Passage provided:
São Paulo, 2005
I was not yet 30 when I decided to leave my country.
Marinho Peres had captained Brazil at the 1974 World Cup. By 1986, he was manager at Vitória de Guimaraes in Portugal, and he offered me the post as his assistant. I will always be grateful to him for that.
I was aiming for two things when I took that decision to leave Brazil. First, I wanted to evolve as a human being, and deepen my knowledge of different cultures.
My second motivation was professional, however. I wanted to challenge myself to get results abroad.
I was able to go through something fundamental to any person, but vital for a football coach – the ability to adapt.
Being able to adapt to different situations is crucial. But, of course, without sacrificing your nature or your professional ideas.
I look back and realise what an enriching experience it was to get to know different places. I worked in seven countries spread over three continents.
In all of those experiences, I got positive results. I got to know and adapt to the customs and idiosyncrasies of each one of those places. It was worth it.

Dataset records:
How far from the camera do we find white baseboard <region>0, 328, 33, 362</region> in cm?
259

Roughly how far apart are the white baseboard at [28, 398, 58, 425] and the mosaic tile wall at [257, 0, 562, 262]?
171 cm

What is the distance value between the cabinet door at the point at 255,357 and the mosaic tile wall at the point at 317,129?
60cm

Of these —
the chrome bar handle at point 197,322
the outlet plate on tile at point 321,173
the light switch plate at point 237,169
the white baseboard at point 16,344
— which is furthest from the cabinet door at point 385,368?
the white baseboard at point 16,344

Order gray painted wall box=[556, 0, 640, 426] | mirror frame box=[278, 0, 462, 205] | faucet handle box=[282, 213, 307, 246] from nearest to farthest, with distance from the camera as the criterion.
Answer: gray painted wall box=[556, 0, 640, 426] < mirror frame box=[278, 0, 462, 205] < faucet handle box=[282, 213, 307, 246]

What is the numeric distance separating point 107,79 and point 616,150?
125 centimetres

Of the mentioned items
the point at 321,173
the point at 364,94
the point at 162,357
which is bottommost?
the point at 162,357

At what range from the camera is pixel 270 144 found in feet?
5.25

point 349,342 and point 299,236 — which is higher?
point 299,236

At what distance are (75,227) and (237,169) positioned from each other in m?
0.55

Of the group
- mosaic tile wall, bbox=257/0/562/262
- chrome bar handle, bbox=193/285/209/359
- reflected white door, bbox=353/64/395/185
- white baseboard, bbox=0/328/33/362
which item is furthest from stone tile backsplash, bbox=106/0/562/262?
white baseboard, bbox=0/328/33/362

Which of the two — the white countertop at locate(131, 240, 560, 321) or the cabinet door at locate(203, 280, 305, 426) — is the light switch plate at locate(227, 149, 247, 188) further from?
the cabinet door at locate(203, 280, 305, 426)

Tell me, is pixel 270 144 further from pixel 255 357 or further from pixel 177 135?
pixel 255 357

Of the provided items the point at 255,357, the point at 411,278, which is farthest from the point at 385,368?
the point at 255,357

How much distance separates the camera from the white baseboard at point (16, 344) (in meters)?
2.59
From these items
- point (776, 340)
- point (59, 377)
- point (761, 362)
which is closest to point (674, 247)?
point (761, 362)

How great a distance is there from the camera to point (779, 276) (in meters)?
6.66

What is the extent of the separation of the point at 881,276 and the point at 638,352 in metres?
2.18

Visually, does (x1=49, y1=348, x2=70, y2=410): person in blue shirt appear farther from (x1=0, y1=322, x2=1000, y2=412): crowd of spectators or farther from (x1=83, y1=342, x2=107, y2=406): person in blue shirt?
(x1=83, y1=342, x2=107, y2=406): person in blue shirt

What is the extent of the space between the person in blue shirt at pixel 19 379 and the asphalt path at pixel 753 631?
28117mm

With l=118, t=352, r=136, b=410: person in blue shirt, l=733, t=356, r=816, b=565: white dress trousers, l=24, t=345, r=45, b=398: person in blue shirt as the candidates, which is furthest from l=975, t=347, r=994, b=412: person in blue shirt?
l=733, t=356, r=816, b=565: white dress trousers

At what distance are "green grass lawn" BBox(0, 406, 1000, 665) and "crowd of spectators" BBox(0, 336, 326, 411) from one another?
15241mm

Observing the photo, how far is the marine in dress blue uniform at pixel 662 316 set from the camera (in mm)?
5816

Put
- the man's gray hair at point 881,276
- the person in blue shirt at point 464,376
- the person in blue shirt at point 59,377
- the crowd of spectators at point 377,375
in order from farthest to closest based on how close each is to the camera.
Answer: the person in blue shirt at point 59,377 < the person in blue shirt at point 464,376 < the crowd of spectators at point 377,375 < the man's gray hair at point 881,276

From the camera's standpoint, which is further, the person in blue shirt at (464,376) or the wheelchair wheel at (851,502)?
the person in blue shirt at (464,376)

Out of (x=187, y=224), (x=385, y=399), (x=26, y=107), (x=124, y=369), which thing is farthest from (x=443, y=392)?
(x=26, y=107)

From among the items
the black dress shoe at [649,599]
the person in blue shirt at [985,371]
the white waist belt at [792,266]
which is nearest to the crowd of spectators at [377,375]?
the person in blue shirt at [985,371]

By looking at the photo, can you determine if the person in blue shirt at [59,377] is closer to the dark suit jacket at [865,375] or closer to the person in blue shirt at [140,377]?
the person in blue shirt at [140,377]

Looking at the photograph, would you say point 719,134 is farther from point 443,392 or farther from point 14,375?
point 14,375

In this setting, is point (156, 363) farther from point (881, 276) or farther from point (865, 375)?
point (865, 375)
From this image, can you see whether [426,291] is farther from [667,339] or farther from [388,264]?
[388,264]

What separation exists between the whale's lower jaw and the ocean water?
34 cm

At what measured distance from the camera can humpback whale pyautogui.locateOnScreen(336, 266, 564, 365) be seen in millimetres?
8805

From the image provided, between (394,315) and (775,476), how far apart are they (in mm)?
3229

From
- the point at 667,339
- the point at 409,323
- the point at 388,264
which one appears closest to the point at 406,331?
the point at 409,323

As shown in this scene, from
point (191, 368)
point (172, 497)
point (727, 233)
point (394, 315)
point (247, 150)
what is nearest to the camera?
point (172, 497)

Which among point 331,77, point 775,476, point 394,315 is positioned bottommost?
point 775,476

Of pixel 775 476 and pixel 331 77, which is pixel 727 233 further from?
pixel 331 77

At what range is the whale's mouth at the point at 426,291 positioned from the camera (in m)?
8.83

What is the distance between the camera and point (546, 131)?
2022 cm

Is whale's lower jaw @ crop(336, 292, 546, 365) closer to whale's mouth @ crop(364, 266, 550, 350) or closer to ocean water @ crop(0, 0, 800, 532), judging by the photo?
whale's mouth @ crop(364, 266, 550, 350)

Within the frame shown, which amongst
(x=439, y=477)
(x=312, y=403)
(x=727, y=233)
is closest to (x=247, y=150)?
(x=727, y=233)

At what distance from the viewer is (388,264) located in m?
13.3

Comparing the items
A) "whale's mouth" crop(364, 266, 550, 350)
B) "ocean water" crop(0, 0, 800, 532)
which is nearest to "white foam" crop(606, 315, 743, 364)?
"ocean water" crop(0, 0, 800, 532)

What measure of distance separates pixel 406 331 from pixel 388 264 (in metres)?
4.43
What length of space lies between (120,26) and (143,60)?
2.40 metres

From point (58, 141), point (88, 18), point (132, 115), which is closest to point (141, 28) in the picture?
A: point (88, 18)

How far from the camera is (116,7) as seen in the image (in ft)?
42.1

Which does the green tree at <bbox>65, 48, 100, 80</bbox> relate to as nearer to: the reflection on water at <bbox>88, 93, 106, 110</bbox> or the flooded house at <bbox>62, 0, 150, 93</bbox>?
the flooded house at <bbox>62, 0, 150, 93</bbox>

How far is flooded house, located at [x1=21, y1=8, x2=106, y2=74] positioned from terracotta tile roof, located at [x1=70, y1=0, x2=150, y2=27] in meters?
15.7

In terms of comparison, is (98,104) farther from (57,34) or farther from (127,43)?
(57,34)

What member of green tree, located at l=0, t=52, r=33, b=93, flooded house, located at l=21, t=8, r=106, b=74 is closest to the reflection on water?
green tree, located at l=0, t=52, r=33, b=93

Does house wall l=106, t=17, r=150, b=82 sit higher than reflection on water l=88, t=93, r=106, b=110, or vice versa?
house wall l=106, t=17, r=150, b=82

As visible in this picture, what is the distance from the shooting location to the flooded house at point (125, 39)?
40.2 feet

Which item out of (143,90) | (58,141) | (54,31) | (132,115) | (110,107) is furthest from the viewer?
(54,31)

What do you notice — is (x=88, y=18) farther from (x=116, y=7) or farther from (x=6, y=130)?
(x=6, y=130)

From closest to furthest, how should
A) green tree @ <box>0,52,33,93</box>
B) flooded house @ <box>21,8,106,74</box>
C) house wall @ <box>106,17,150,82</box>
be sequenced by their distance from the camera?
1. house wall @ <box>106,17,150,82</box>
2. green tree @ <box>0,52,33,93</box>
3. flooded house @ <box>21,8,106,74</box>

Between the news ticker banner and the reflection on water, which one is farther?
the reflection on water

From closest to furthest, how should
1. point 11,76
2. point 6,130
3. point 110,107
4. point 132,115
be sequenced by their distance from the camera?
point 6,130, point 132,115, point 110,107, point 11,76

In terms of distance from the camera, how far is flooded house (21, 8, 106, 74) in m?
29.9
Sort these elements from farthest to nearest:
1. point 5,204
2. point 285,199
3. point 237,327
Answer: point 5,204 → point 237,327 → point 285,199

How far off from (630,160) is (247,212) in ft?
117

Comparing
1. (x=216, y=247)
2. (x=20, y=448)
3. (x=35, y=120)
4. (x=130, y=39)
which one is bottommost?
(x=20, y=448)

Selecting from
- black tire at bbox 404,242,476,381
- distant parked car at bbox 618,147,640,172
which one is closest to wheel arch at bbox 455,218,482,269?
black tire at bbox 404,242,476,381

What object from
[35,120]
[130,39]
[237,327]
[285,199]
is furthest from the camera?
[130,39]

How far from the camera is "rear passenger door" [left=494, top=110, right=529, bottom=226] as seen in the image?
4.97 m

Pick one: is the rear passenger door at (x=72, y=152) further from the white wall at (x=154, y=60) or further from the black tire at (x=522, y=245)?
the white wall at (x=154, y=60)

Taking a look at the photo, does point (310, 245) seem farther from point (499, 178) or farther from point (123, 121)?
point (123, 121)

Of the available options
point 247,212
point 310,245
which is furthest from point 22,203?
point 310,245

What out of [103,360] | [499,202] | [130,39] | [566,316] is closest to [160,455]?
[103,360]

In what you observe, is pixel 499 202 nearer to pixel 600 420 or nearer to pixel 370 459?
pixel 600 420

Given problem: Continue the first-person reflection on leaving Brazil to coach abroad, picking up right after its final sentence.

Written answer:
A football coach is also a people manager. The job is not only tactics and technique. You have to lead a group – make them believe in your methods.
When you are coaching people from different cultural backgrounds, you learn how to 'sway your hips'. You learn to be flexible.
"In the modern world there is an obsession with victory. It is necessary to win whatever – that is a dangerous mentality"
While I was at Benfica I experienced the first year of the Bosman ruling – the 1996/97 season. I had to work with players from 13 different countries. Nowadays that is absolutely the norm, but in those days both the fans and the press were resistant to such change.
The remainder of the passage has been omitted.